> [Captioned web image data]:
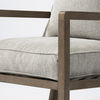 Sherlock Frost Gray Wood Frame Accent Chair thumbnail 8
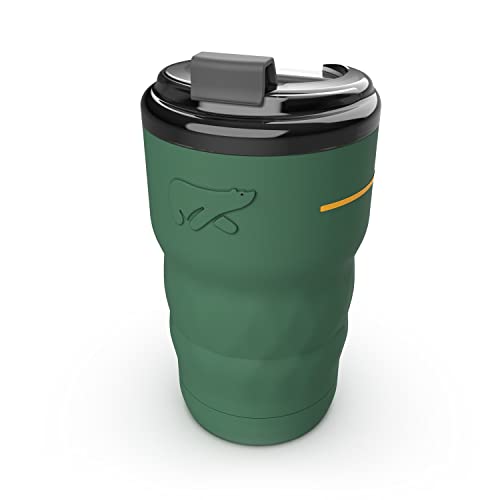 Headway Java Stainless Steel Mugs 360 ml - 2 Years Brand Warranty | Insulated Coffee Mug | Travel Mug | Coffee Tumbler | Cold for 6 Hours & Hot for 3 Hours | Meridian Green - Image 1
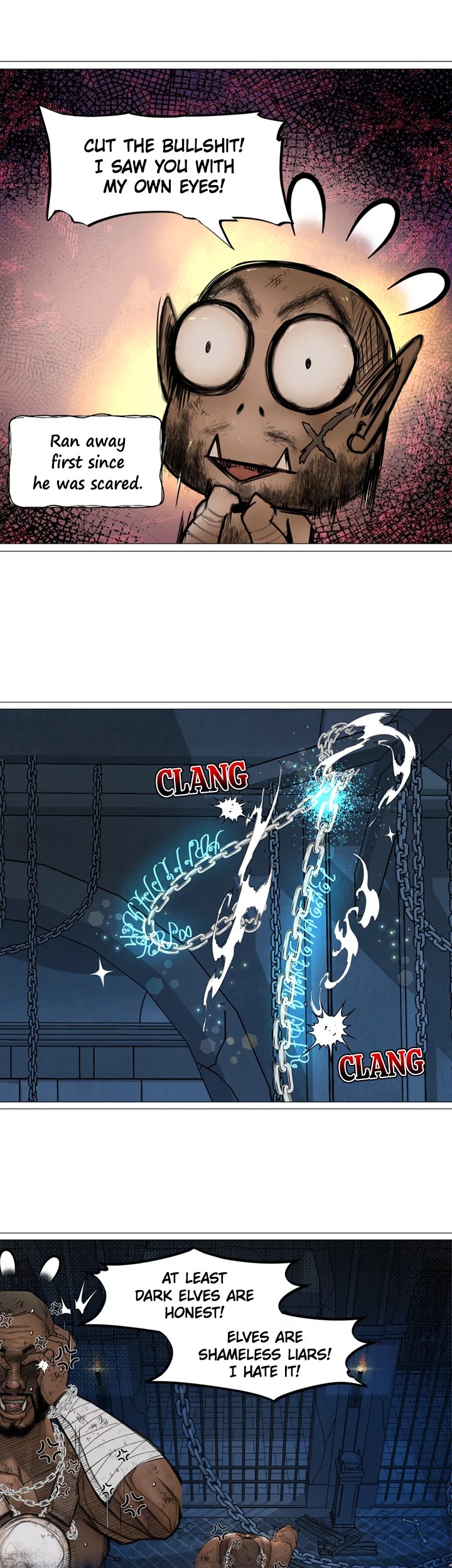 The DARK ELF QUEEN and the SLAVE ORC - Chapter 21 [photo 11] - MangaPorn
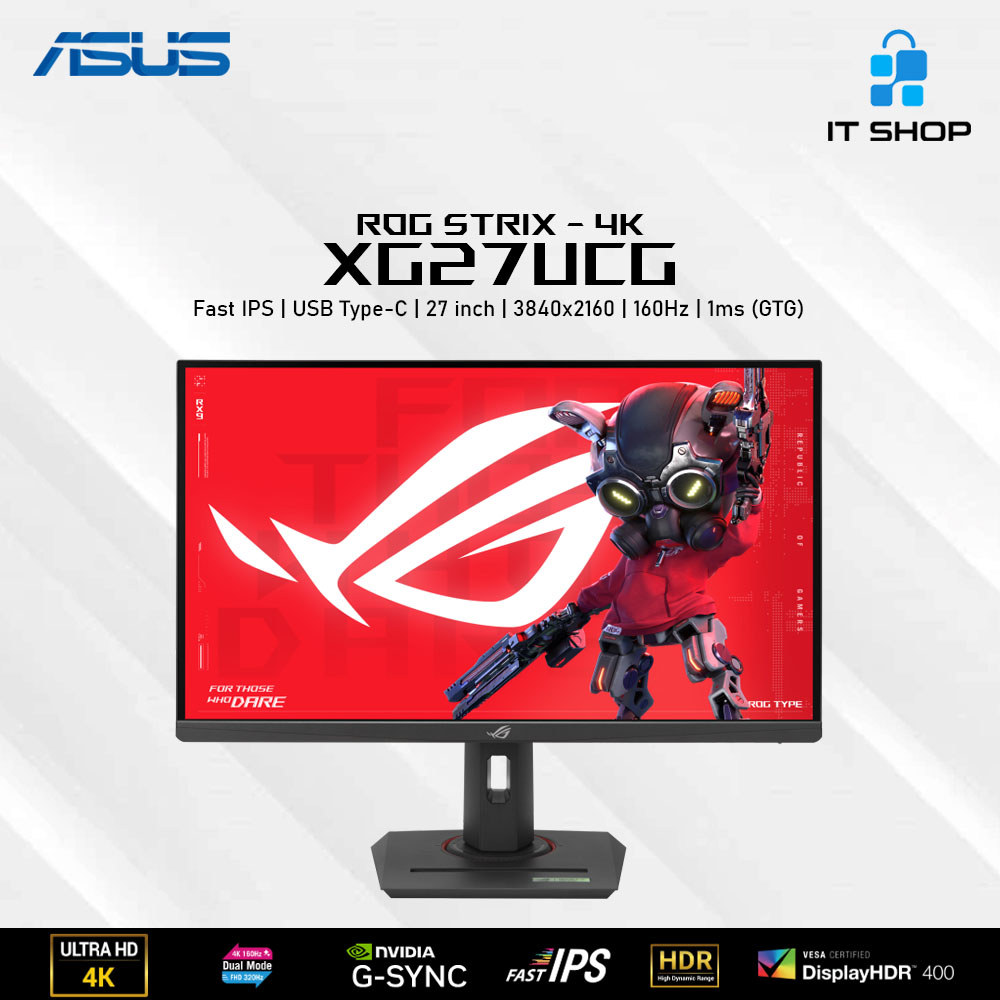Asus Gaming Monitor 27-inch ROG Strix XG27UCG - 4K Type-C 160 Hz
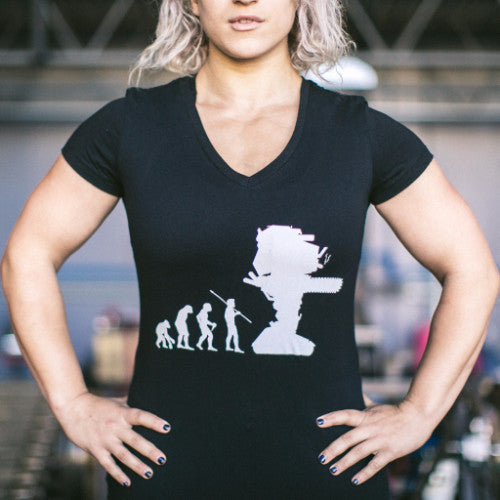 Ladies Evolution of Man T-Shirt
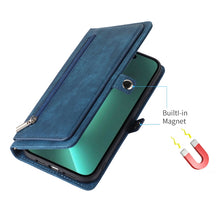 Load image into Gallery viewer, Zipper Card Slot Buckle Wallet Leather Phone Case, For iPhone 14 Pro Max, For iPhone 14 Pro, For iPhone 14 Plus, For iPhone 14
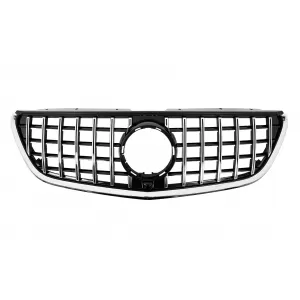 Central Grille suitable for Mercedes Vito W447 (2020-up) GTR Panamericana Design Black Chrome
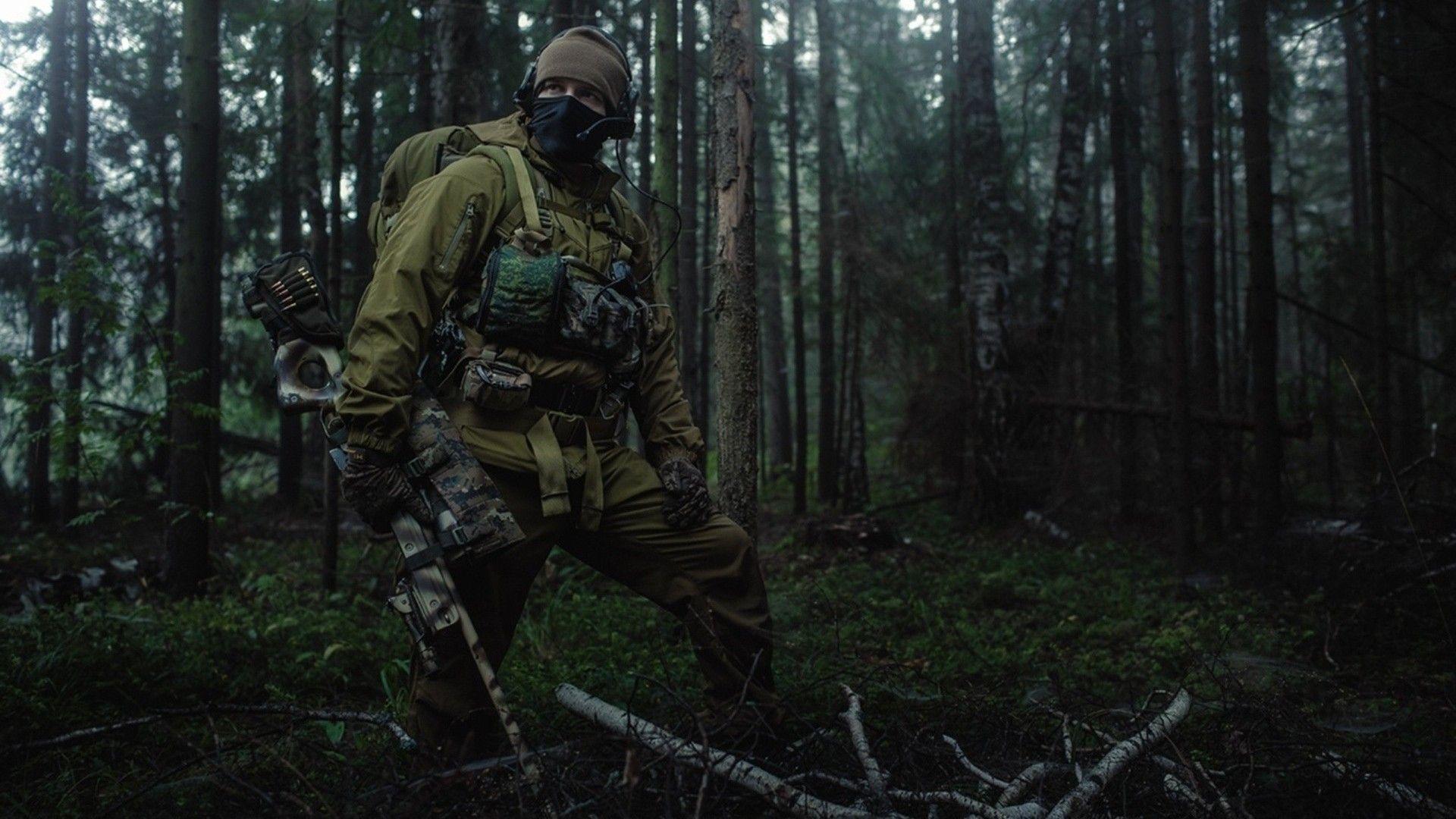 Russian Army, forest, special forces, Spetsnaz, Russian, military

> [What is expected]: Return word for word the lines from the beginning of the entries through the line that contains "Ladies Evolution of Man T-Shirt", both ends included, but no pictures.

> [Solution for this problem]:
 Sherlock Frost Gray Wood Frame Accent Chair thumbnail 8
 Headway Java Stainless Steel Mugs 360 ml - 2 Years Brand Warranty | Insulated Coffee Mug | Travel Mug | Coffee Tumbler | Cold for 6 Hours & Hot for 3 Hours | Meridian Green - Image 1
 The DARK ELF QUEEN and the SLAVE ORC - Chapter 21 [photo 11] - MangaPorn
Asus Gaming Monitor 27-inch ROG Strix XG27UCG - 4K Type-C 160 Hz
 Ladies Evolution of Man T-Shirt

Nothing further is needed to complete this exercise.